▶ **THE DATA**
Segment Open

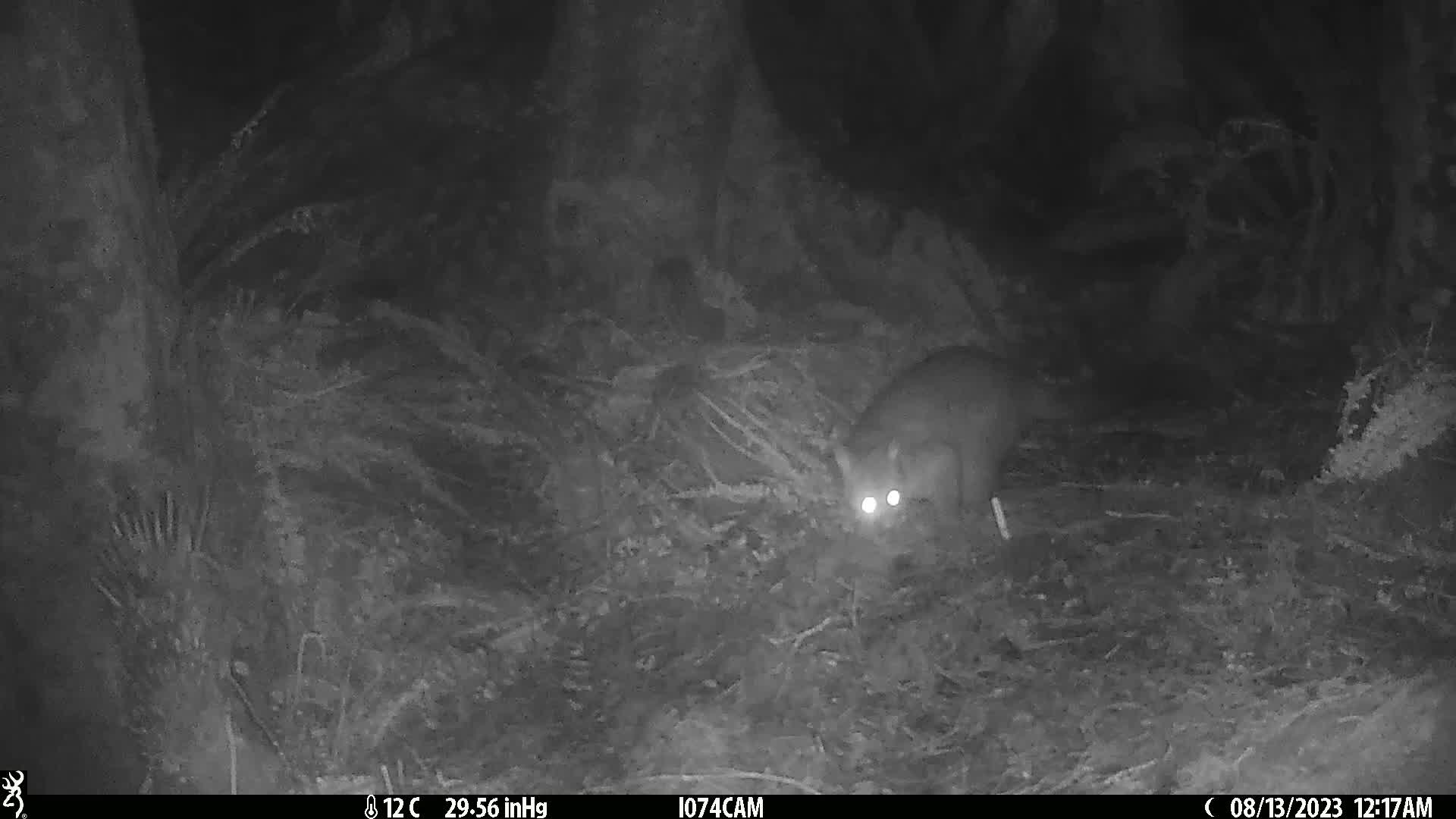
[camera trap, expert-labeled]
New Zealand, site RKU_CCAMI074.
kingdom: Animalia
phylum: Chordata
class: Mammalia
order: Diprotodontia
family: Phalangeridae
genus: Trichosurus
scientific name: Trichosurus vulpecula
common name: common brushtail possum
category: possum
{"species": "possum (common brushtail possum) (Trichosurus vulpecula)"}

Segment Closed

▶ **PROBLEM DESCRIPTION**
Pictures should be left out when the records above are restated exactly.

▶ **REPLY**
[camera trap, expert-labeled]
New Zealand, site RKU_CCAMI074.
kingdom: Animalia
phylum: Chordata
class: Mammalia
order: Diprotodontia
family: Phalangeridae
genus: Trichosurus
scientific name: Trichosurus vulpecula
common name: common brushtail possum
category: possum
{"species": "possum (common brushtail possum) (Trichosurus vulpecula)"}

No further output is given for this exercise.